___ PAGE EXTRACT

In this project, the macro-averaged F1-Score was calculated by computing the F1-Score independently for each class and then taking the unweighted mean. The weighted-averaged F1-Score was calculated by computing the F1-Score for each class and then averaging them by the number of true instances for each class (Raschka et al., 2022).

4.1 Modeling and Results

Code

# Defining X,y, and Encoding Multiclass Target

# Separate features and target
X = train_data.drop(columns=['Target'])
y = train_data['Target'].astype(str)  # ensure string labels

# Encode target to integers for models that require numeric targets
label_encoder = LabelEncoder()
y_enc = label_encoder.fit_transform(y)

# Keep mapping for interpretation later
target_classes = list(label_encoder.classes_)
class_map = {cls: int(label_encoder.transform([cls])[0]) for cls in target_classes}

print("Target classes:", target_classes)

______

_REQUEST A_
According to the page extract, how was the macro-averaged F1-Score calculated?

___ LISTED RECORDS

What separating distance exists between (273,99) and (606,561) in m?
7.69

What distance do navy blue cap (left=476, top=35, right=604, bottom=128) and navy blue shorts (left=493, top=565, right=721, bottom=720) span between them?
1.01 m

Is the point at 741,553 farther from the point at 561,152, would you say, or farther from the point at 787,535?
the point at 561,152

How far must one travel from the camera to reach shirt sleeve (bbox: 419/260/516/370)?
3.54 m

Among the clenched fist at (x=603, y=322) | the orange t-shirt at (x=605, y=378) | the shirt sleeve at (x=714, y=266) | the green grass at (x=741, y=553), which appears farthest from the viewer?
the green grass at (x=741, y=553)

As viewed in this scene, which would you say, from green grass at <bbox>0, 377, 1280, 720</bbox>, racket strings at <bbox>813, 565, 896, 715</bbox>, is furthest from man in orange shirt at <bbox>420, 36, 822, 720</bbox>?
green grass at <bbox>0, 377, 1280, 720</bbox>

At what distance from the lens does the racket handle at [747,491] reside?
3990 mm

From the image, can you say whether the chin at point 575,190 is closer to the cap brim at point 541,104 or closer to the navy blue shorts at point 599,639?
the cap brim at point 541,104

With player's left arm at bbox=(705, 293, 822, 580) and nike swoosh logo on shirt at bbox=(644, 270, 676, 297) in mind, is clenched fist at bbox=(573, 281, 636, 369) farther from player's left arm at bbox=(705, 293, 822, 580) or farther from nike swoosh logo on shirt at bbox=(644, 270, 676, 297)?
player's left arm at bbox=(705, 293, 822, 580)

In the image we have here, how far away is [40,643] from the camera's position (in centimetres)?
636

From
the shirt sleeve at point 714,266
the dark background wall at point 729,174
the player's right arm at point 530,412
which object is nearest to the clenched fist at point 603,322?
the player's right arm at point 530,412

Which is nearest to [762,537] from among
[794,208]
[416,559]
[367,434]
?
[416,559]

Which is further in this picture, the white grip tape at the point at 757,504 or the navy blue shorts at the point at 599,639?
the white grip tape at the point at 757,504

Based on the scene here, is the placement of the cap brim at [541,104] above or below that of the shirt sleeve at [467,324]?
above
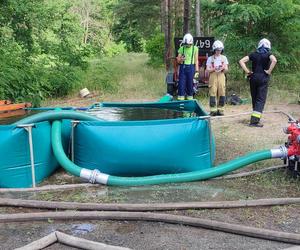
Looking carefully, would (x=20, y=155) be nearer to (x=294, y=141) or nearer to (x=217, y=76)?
(x=294, y=141)

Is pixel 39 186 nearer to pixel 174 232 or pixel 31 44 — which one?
pixel 174 232

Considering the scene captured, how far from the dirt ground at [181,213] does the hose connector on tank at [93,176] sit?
0.29ft

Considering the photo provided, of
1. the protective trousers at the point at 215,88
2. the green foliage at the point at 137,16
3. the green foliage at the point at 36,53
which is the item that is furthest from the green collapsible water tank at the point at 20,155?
the green foliage at the point at 137,16

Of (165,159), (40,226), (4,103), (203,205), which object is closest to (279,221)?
(203,205)

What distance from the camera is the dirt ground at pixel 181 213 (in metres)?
4.53

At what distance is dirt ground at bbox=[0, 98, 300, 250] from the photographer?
4527 mm

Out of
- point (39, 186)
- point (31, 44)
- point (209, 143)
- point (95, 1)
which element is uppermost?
point (95, 1)

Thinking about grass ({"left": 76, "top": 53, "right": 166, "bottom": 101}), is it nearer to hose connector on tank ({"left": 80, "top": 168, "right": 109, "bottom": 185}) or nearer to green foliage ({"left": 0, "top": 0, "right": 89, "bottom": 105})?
green foliage ({"left": 0, "top": 0, "right": 89, "bottom": 105})

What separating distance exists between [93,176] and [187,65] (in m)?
6.38

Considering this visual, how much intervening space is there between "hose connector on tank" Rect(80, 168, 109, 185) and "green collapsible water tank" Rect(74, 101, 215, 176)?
1.11ft

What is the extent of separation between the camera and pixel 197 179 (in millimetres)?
6348

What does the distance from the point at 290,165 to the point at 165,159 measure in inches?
64.0

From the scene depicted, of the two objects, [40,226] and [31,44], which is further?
[31,44]

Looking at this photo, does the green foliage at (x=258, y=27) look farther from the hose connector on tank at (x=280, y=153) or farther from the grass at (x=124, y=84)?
the hose connector on tank at (x=280, y=153)
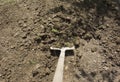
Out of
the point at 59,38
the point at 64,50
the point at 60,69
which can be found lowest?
the point at 60,69

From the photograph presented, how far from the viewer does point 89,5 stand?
3826 mm

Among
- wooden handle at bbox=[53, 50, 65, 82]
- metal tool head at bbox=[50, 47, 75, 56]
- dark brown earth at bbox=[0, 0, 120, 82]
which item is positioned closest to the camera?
wooden handle at bbox=[53, 50, 65, 82]

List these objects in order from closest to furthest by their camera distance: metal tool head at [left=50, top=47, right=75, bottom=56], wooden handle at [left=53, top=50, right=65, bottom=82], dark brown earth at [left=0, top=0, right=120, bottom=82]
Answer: wooden handle at [left=53, top=50, right=65, bottom=82]
dark brown earth at [left=0, top=0, right=120, bottom=82]
metal tool head at [left=50, top=47, right=75, bottom=56]

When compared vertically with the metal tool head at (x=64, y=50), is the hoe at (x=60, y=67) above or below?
below

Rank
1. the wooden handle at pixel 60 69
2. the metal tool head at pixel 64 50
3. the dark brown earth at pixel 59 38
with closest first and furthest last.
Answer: the wooden handle at pixel 60 69 → the dark brown earth at pixel 59 38 → the metal tool head at pixel 64 50

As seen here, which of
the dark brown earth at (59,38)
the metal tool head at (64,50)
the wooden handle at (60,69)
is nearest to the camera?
the wooden handle at (60,69)

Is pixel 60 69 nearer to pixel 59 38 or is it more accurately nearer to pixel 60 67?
pixel 60 67

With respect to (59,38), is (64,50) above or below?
below

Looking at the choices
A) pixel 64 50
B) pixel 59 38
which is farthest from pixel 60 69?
pixel 59 38

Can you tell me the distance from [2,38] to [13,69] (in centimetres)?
62

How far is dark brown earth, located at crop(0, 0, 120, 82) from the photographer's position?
9.93 ft

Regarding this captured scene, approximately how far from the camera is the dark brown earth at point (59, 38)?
3025mm

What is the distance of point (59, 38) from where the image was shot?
3318mm

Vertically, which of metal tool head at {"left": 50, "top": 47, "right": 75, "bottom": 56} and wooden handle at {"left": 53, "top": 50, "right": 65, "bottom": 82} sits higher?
metal tool head at {"left": 50, "top": 47, "right": 75, "bottom": 56}
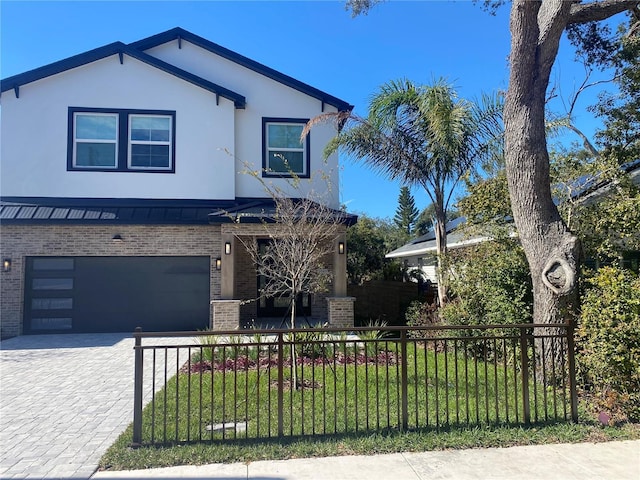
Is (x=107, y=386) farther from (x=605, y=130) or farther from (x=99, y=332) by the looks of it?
(x=605, y=130)

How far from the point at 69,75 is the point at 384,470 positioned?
1321cm

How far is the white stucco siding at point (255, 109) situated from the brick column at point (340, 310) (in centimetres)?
293

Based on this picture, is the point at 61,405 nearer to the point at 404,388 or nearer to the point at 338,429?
the point at 338,429

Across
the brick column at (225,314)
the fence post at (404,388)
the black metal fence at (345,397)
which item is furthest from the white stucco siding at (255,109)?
the fence post at (404,388)

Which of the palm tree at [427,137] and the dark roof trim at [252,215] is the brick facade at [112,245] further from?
the palm tree at [427,137]

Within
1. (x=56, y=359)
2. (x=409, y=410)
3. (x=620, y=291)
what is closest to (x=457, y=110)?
(x=620, y=291)

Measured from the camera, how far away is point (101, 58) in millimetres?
11945

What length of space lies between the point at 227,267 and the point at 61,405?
18.7ft

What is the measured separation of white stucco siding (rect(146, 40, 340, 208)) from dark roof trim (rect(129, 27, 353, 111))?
0.42ft

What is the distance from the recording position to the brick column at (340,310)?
11.0 m

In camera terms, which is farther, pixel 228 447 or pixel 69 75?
pixel 69 75

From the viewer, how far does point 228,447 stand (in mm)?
3998

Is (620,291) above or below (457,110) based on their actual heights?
below

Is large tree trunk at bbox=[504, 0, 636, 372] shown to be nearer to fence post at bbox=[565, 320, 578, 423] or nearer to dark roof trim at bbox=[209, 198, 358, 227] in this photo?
fence post at bbox=[565, 320, 578, 423]
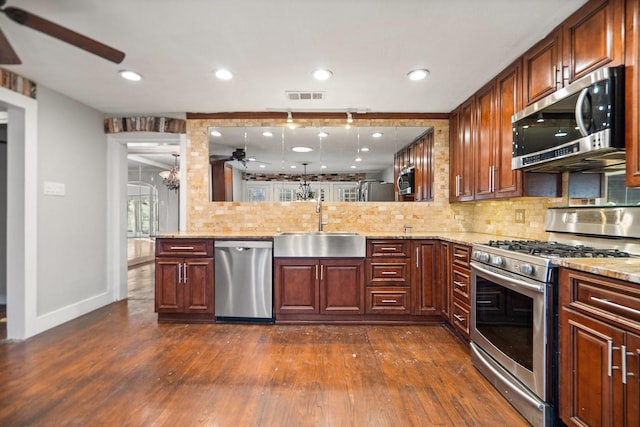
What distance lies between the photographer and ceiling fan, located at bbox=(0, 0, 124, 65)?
4.74 ft

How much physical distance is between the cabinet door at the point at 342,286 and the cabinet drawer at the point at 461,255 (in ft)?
2.77

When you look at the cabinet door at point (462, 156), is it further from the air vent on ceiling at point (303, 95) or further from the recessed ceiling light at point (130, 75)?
the recessed ceiling light at point (130, 75)

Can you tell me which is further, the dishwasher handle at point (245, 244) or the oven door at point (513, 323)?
the dishwasher handle at point (245, 244)

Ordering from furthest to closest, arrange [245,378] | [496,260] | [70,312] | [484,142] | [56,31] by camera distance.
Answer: [70,312] → [484,142] → [245,378] → [496,260] → [56,31]

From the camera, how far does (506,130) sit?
103 inches

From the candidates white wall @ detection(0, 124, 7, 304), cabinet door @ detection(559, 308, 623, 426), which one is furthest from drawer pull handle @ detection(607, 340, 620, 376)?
white wall @ detection(0, 124, 7, 304)

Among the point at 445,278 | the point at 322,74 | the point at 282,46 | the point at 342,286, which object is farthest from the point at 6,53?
the point at 445,278

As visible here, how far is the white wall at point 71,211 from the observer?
3.11m

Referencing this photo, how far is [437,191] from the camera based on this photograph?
153 inches

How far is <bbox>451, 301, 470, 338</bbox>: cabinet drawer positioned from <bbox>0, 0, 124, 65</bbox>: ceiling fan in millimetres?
2954

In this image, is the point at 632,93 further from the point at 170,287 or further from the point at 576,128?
the point at 170,287

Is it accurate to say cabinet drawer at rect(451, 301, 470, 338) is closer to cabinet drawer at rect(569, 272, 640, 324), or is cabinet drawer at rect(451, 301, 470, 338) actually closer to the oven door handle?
the oven door handle

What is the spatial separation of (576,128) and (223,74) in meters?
2.52

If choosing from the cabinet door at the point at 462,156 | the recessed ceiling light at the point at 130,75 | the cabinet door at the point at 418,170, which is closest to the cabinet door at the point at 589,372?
the cabinet door at the point at 462,156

______

_REQUEST B_
Which lines of the records contain the string "inches"? Copy each of those lines, counting only matches with the same case.

_RESULT A_
By computing the F1-Score independently for each class and then taking the unweighted mean.

_RESULT B_
What does the distance from the point at 290,165 to the point at 165,159 measure in inches?
103 inches
153 inches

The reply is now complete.